If there’s been one massive fail the past few years, it’s been the transfer windows. That Rangers have mostly wasted millions in the January and summers of most seasons since promotion gives some idea of why we’re second and Celtic, sadly, are miles ahead in first.

When we look back on the litany of expensive fails, garbage Bosmans and awful loans, there are so few players brought in by this club for nearly half a decade to offer true value for money and enhance the team.

That Nicolas Raskin and Todd Cantwell are about the first new signings to immediately impress fans for the best part of over a decade is a real blemish on so many transfer strategies that have left the club with a massive wage bill, flopping players, and tonnes of injuries.

Rangers, frankly, are not a well-run club anymore. From merchandise distribution disasters (Castore), to PR disasters in general (cinch nonsense), to Old Firm friendlies in Australia, to no beam back from Sevilla, to a conveyer belt of poor signings, the amount of bad decisions from top to bottom in the club has led us to where we are now.

We’re trying to think of all the good or/and high value signings we’ve made since around and fractionally before Steven Gerrard took charge.

We’ll name them:

Morelos, McGregor, Balogun, Bassey, Arfield, Barisic, Davis, Kamara, Aribo, Kent, Lundstram, and now seemingly Cantwell and Raskin.

In almost five years, of 58 signings, maybe 13 have been genuinely definitely successful and have added to the squad in value. The rest are all loans, injury-blights, or plain bad.

We’re not picking on Rabbi Matondo, but sadly for him he was the chosen pin up for the unofficial Legends Rangers calendar this month – we barely even know where to start there, but his arrival at Ibrox sums up how bad the signings have been for around half a decade.

There have been successes, and some might make a case for a few of the other additions as well, with some possibly arguing for Goldson, Hagi and Jack, but we’d have to disagree on all three (not that good, then injury blight).

Regardless though, the majority of around 60 signings, that’s £54M outlay in around 5 years, have been a bum note, and Ross Wilson is feeling more than a spot of pressure in heading that department.

How does it change?

Well, January saw Cantwell and Raskin, who are both high quality, so maybe it already is, but the damage done previously is clear for all to see.

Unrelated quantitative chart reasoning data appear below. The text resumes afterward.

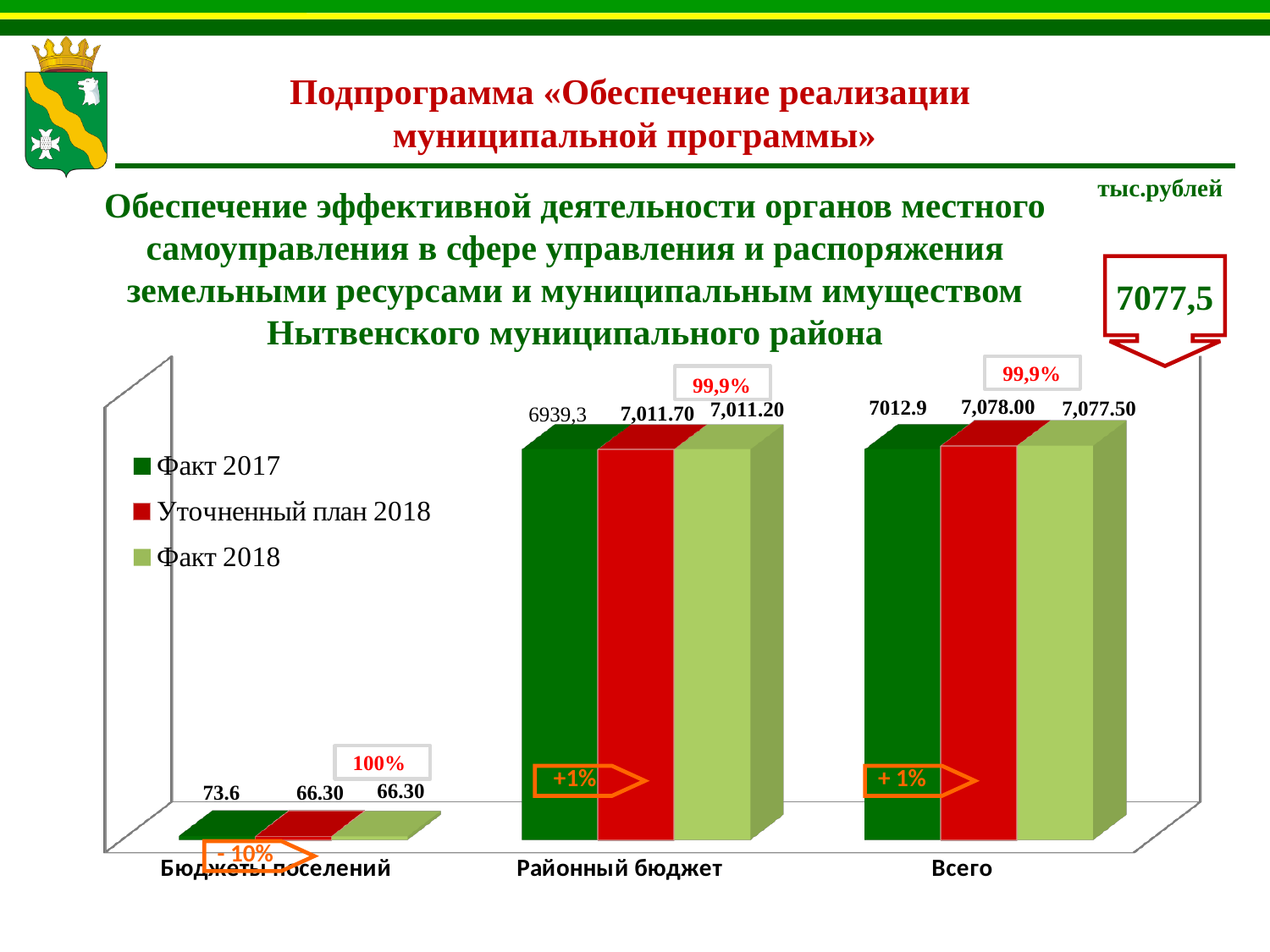
Which is larger for Бюджеты поселений: Факт 2017 or Факт 2018? Факт 2017 What kind of chart is shown on the slide? bar chart Which category has the lowest Факт 2018 value? Бюджеты поселений How many series does the chart legend list? 3 What is the difference between Уточненный план 2018 and Факт 2018 for Всего? 0.50 Which series is shown in red in the chart legend? Уточненный план 2018 What is the value of Факт 2018 for Всего? 7,077.50 What is the value of Факт 2017 for Всего? 7012.9 What is the value of Уточненный план 2018 for Районный бюджет? 7,011.70 How many categories are shown on the x axis of the chart? 3 Which category has the highest Уточненный план 2018 value? Всего What is the value of Факт 2017 for Бюджеты поселений? 73.6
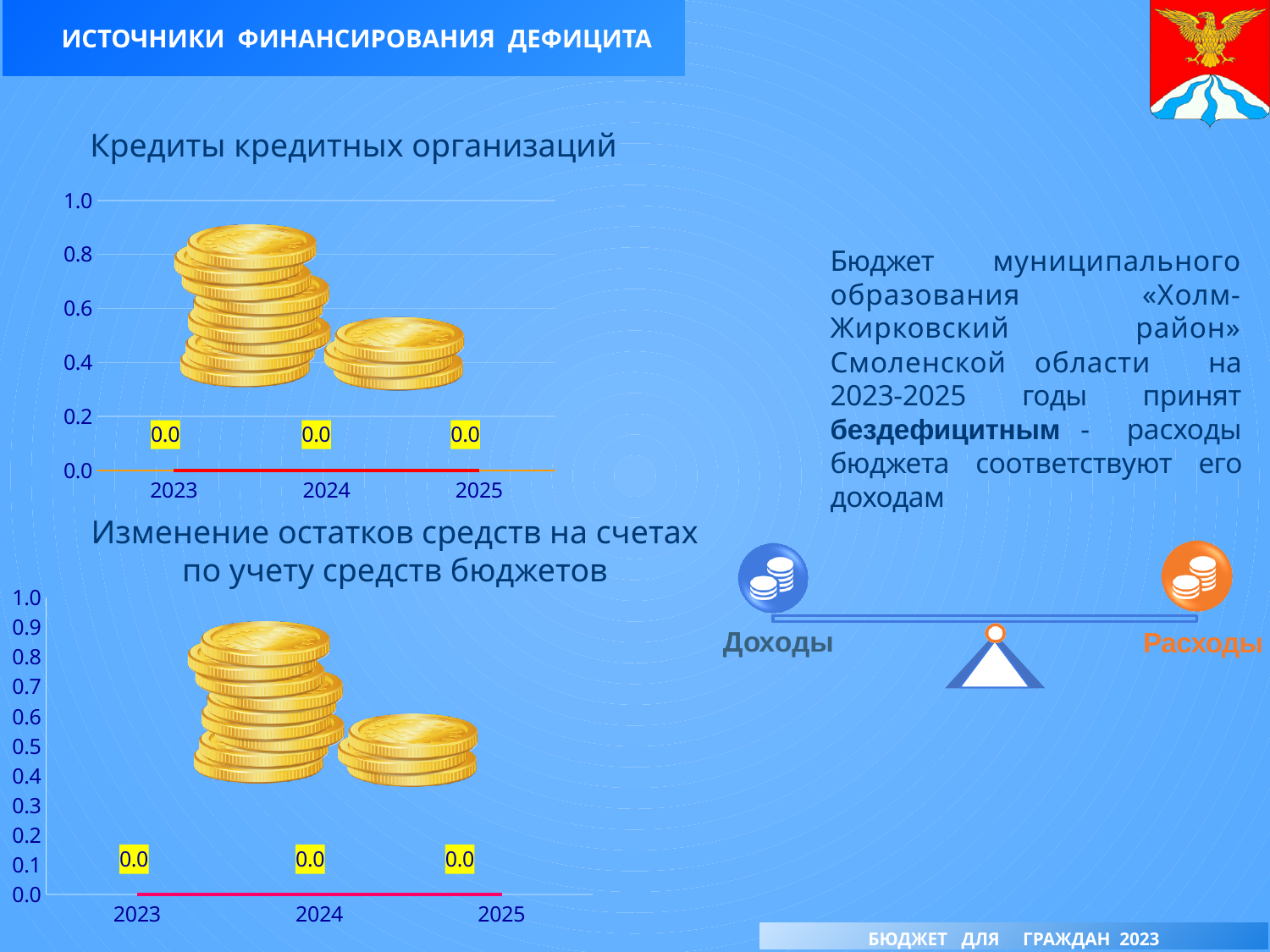
What is the highest value shown on the vertical axis of the chart titled "Изменение остатков средств на счетах по учету средств бюджетов"? 1.0 How many years are plotted in the chart titled "Кредиты кредитных организаций"? 3 How many years are plotted in the chart titled "Изменение остатков средств на счетах по учету средств бюджетов"? 3 In the chart titled "Кредиты кредитных организаций", what is the value for 2023? 0.0 Do the values in the chart titled "Изменение остатков средств на счетах по учету средств бюджетов" rise, fall or stay the same from 2023 to 2025? stay the same In the chart titled "Изменение остатков средств на счетах по учету средств бюджетов", what is the value for 2025? 0.0 In the chart titled "Кредиты кредитных организаций", what is the difference between the values for 2024 and 2023? 0.0 Do the values in the chart titled "Кредиты кредитных организаций" rise, fall or stay the same from 2023 to 2025? stay the same What is the title of the upper chart on the slide? Кредиты кредитных организаций In the chart titled "Изменение остатков средств на счетах по учету средств бюджетов", what is the value for 2024? 0.0 In the chart titled "Кредиты кредитных организаций", what is the value for 2025? 0.0 In the chart titled "Изменение остатков средств на счетах по учету средств бюджетов", what is the difference between the values for 2025 and 2023? 0.0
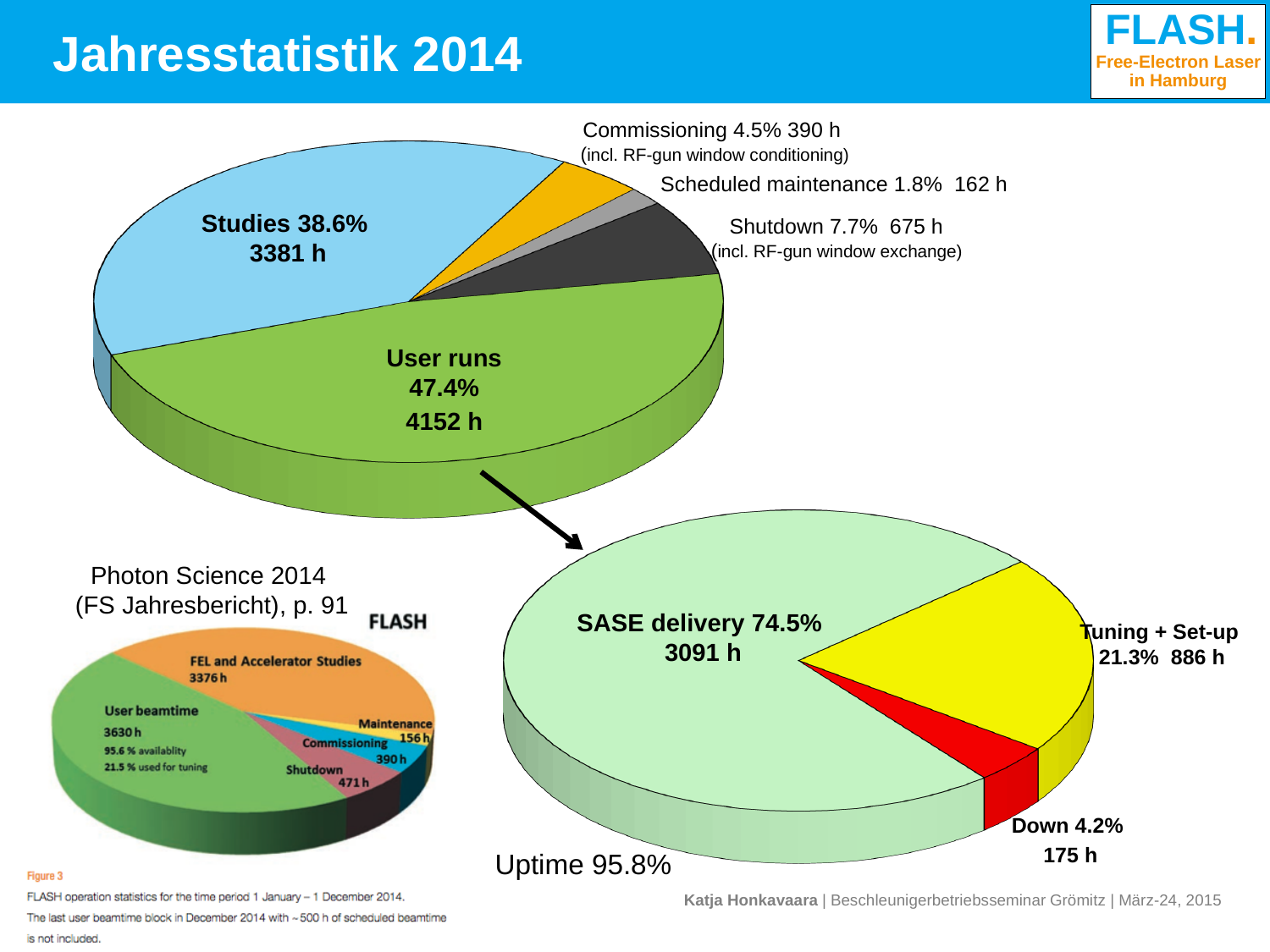
What kind of chart is the bottom-right chart showing SASE delivery? Pie chart In the top-left pie chart, how many hours are shown for Studies? 3381 h How many categories does the top-left pie chart show? 5 In the bottom-right pie chart, what share of the pie is Down? 4.2% In the bottom-right pie chart, how many hours are shown for Tuning + Set-up? 886 h In the top-left pie chart, what percentage share is shown for User runs? 47.4% In the top-left pie chart, which category has the largest share? User runs How many categories does the bottom-right pie chart show? 3 In the top-left pie chart, how many more hours are shown for User runs than for Studies? 771 h In the bottom-right pie chart, which is larger: SASE delivery or Tuning + Set-up? SASE delivery In the top-left pie chart, which category has the smallest share? Scheduled maintenance In the small bottom-left pie chart (Photon Science 2014), how many hours are shown for User beamtime? 3630 h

We’ve wasted too much money on too many players who didn’t work out, stuck with lots of rotten loans (thankfully those have dried up a little in more recent times) and brought in too many players who ended up on the treatment table.

If we were sitting here with the League Cup in our hands, yes, the picture would be COMPLETELY different, but again, the margins for success are so thin, that when you fail, your every indiscretion previously is magnified. Win, and it’s all glossed over.

This is why football is a results-based business, and Rangers simply aren’t winning anywhere near enough silverware any more. Two trophies since 2011 is deeply below standard, and when that happens, when another trophy slips away, the club has to be held to account.

And that certainly begins with recruitment.